TASKS TO COMPLETE
A. Copy a passage from the newsgroup thread on renaming a Perl hash key word for word, beginning at the words "Message-Id: <bq20vs$8p2$1@mamenchi.zrz.TU-Berlin.DE>" and stopping after "the key's value.".
B. Pick up the newsgroup thread on renaming a Perl hash key and continue it from its last line.

PAGE EXCERPT

## Start

Date: 26 Nov 2003 10:58:04 GMT
From: anno4000@lublin.zrz.tu-berlin.de (Anno Siegel)
Subject: Re: rename hash-key ?
Message-Id: <bq20vs$8p2$1@mamenchi.zrz.TU-Berlin.DE>

Jeff 'japhy' Pinyan  <pinyaj@rpi.edu> wrote in comp.lang.perl.misc:
> [posted & mailed]
> 
> On Tue, 25 Nov 2003, peter pilsl wrote:
> 
> >I need to rename a hashkey and wonder how to do it best.
> >
> >$hash->{newname}=$hash->{oldname}; 
> >delete $hash->{oldname};
> 
> delete() returns the key's value.
> 
>   $hash{new_key} = delete $hash{old_key};

Note that this isn't only shorter, it's also correcter :)

If the old and new key happen to be the same, the original code will
delete the key after re-assigning it, leaving it missing.  The one-line
version will first delete the key, then re-assign it, which amounts to
a no-op.  That is (usually) what should happen in that case.

Anno


------------------------------

Date: 26 Nov 2003 13:56:15 GMT
From: Abigail <abigail@abigail.nl>
Subject: Re: rename hash-key ?
Message-Id: <slrnbs9c7v.fe5.abigail@alexandra.abigail.nl>

Anno Siegel (anno4000@lublin.zrz.tu-berlin.de) wrote on MMMDCCXXXIX
September MCMXCIII in <URL:news:bq20vs$8p2$1@mamenchi.zrz.TU-Berlin.DE>:
:)  Jeff 'japhy' Pinyan  <pinyaj@rpi.edu> wrote in comp.lang.perl.misc:
:) > [posted & mailed]
:) > 
:) > On Tue, 25 Nov 2003, peter pilsl wrote:
:) > 
:) > >I need to rename a hashkey and wonder how to do it best.

## End

DATASET CONTENT

## Start

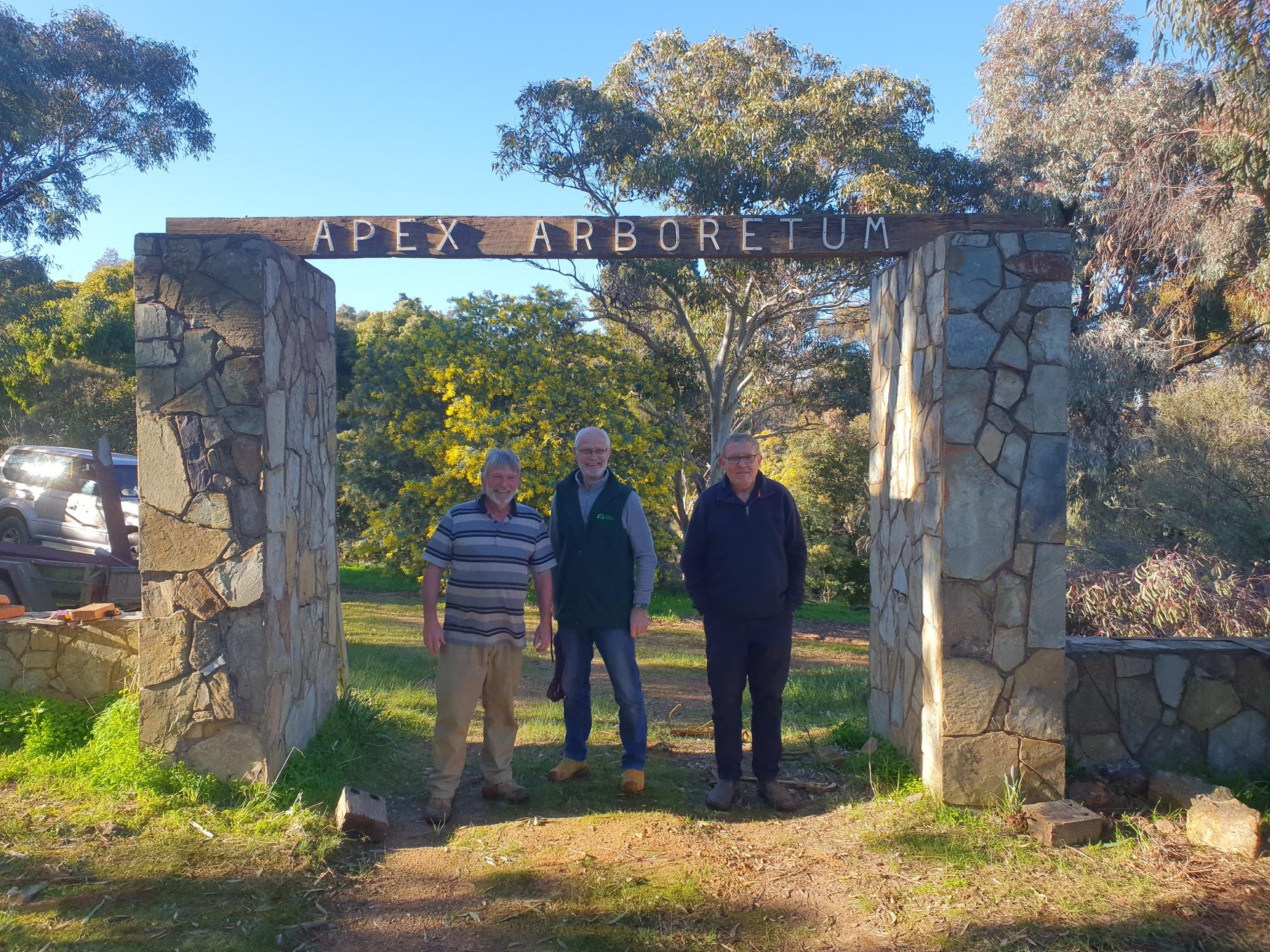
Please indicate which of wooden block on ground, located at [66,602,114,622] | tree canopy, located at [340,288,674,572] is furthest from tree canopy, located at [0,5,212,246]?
wooden block on ground, located at [66,602,114,622]

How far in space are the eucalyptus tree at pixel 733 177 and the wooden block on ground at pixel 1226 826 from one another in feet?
31.8

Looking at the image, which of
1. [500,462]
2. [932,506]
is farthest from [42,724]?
[932,506]

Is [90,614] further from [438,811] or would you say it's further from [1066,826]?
[1066,826]

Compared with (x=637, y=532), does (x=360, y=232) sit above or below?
above

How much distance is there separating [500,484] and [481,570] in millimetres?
416

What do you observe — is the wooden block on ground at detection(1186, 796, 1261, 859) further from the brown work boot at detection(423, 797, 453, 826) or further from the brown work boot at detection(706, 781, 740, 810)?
the brown work boot at detection(423, 797, 453, 826)

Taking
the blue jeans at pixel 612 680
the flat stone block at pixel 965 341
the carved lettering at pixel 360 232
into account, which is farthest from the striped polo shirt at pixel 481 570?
the flat stone block at pixel 965 341

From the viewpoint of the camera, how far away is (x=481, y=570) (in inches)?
177

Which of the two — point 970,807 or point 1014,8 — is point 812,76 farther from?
point 970,807

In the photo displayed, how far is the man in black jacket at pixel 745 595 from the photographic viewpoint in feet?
15.0

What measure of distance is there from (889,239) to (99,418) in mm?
18975

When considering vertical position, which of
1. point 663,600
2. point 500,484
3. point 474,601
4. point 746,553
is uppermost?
point 500,484

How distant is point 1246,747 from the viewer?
4859 millimetres

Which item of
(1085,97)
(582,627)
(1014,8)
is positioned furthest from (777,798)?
(1014,8)
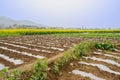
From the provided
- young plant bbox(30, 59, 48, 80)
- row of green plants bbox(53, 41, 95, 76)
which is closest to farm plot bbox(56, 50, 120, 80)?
row of green plants bbox(53, 41, 95, 76)

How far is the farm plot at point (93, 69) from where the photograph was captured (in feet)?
21.0

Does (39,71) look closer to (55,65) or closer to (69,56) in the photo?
(55,65)

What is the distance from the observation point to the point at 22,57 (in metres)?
9.09

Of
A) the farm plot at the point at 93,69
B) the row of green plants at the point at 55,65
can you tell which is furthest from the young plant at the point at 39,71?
the farm plot at the point at 93,69

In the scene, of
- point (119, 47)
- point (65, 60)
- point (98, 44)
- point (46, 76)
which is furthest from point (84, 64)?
point (119, 47)

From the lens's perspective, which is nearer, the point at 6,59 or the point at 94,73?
the point at 94,73

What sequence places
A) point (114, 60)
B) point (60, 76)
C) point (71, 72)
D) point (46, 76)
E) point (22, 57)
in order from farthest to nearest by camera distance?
point (22, 57) < point (114, 60) < point (71, 72) < point (60, 76) < point (46, 76)

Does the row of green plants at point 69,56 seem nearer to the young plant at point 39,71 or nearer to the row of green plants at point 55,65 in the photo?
the row of green plants at point 55,65

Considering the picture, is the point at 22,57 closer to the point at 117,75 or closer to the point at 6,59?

## End

RESULTS IN ORDER
A.
Message-Id: <bq20vs$8p2$1@mamenchi.zrz.TU-Berlin.DE>

Jeff 'japhy' Pinyan  <pinyaj@rpi.edu> wrote in comp.lang.perl.misc:
> [posted & mailed]
> 
> On Tue, 25 Nov 2003, peter pilsl wrote:
> 
> >I need to rename a hashkey and wonder how to do it best.
> >
> >$hash->{newname}=$hash->{oldname}; 
> >delete $hash->{oldname};
> 
> delete() returns the key's value.

B.
:) > >
:) > >$hash->{newname}=$hash->{oldname}; 
:) > >delete $hash->{oldname};
:) > 
:) > delete() returns the key's value.
:) > 
:) >   $hash{new_key} = delete $hash{old_key};
:)  
:)  Note that this isn't only shorter, it's also correcter :)
:)  
:)  If the old and new key happen to be the same, the original code will
:)  delete the key after re-assigning it, leaving it missing.  The one-line
:)  version will first delete the key, then re-assign it, which amounts to
:)  a no-op.  That is (usually) what should happen in that case.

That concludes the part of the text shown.